Arbitrary series code¶
An arbitrary series code can also be given:
from dbnomics_toolbox.model.factories.model_factory import ModelFactory
model_factory = ModelFactory()
series = model_factory.create_series(
code="foo",
dimensions={
"COUNTRY": "FR",
"SKU": "111",
},
)
print(series)
Series(
code='foo',
dimensions={'COUNTRY': 'FR', 'SKU': '111'},
observations=[],
)
Periods¶
There are different period types, each one being represented by a model class.
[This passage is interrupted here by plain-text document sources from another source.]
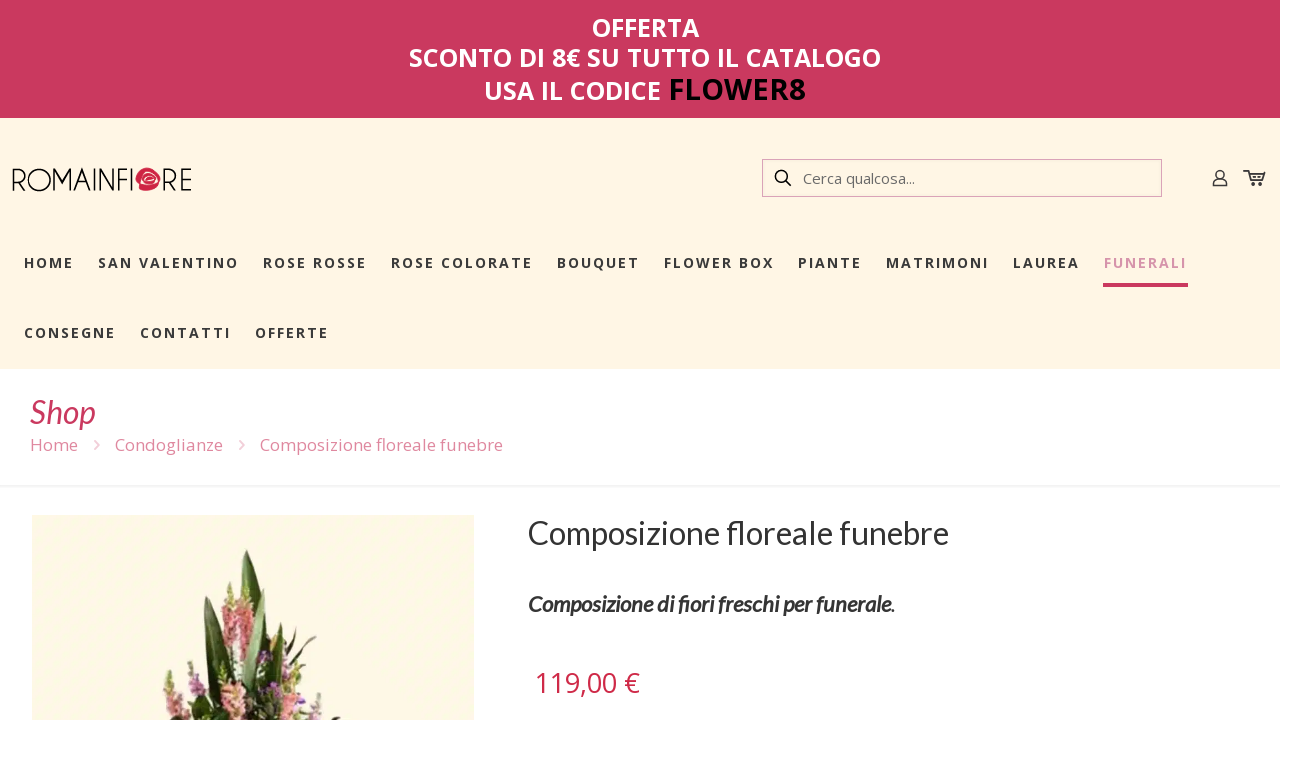

--- FILE ---
content_type: text/css
request_url: https://www.romainfiore.it/wp-content/uploads/betheme/css/post-2585.css?ver=1769011727
body_size: 106
content:
.mcb-section .mcb-wrap .mcb-item-mt5yzvywq .price{font-size:27px;font-style:normal;color:#cf2a48;}.mcb-section .mcb-wrap .mcb-item-a74fba19e .mcb-column-inner-a74fba19e{padding-bottom:0px;margin-bottom:0px;}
Those classes can parse str periods and their instances can be serialized to str.
Period type |
Text representation |
Example |
Model class |
|---|---|---|---|
year |
|
|
|
semester (6 months) |
|
|
|
|
|
||
bimester (2 months) |
|
|
|
month |
|
|
|
week |
|
|
|
day |
|
|
NA values¶
To represent a NA (non-available) value, create an Observation with a value of None:
from dbnomics_toolbox.model.factories.model_factory import ModelFactory
model_factory = ModelFactory()
series = model_factory.create_series(
code="foo",
observations=[
model_factory.create_observation(period="2000", value=12),
model_factory.create_observation(period="2001", value=None),
model_factory.create_observation(period="2002", value=11),
],
)
Creating model instances¶
There are several ways to create a model class instance, each one offering a certain degree of convenience and/or performance.
Each model class defines a standard __init__ method which expects already parsed valid values.
In the following example using ProviderMetadata.__init__, the code kwarg must be given a parsed ProviderCode, and the terms_of_use and website kwargs must be given a parsed PublicUrl:
from dbnomics_toolbox.model.identifiers.types import ProviderCode
from dbnomics_toolbox.model.provider_metadata import ProviderMetadata
from dbnomics_toolbox.model.url import PublicUrl
ProviderMetadata(
code=ProviderCode.parse("INSEE"),
name="Institut national de la statistique et des études économiques",
# Cf https://en.wikipedia.org/wiki/ISO_3166-1_alpha-2
region="FR",
terms_of_use=PublicUrl.parse("https://www.insee.fr/fr/information/2381863"),
website=PublicUrl.parse("https://www.insee.fr/"),
)
Some model classes define a create classmethod acting as an alternative constructor that offers more relaxed arguments.
In the following example using ProviderMetadata.create, the code, terms_of_use and website kwargs can be given str values that will be parsed by the create classmethod before calling the corresponding __init__ method:
from dbnomics_toolbox.model import ProviderMetadata
ProviderMetadata.create(
code="INSEE",
name="Institut national de la statistique et des études économiques",
# Cf https://en.wikipedia.org/wiki/ISO_3166-1_alpha-2
region="FR",
terms_of_use="https://www.insee.fr/fr/information/2381863",
website="https://www.insee.fr/",
)
The create classmethods makes the life easier for the caller, but it may be inefficient to parse the same values again and again, especially for very frequent values like dimension codes or periods.
That’s why the ModelFactory exists: it offers the same convenience as the create classmethods, but prevents parsing the same value twice by maintaining a cache of the already parsed values.
This is particularly useful during the data conversion process where many datasets are processed sequentially: the same ModelFactory instance is kept during all the life of the converter.
The following example uses ModelFactory.create_dimension:
from dbnomics_toolbox.model import Dimension
from dbnomics_toolbox.model.factories.model_factory import ModelFactory
model_factory = ModelFactory()
model_factory.create_dimension(
"COUNTRY",
label="Country",
values=[
model_factory.create_dimension_value("DE", label="Germany"),
model_factory.create_dimension_value("FR", label="France"),
],
)
Some classes like Dimension, DimensionValue, Attribute, AttributeValue do not even define a create classmethod to avoid incitating users to write inefficient code: the same codes would be parsed too often.
Note: the ModelFactory is used internally by the _create_* methods of the BaseDatasetConverter class.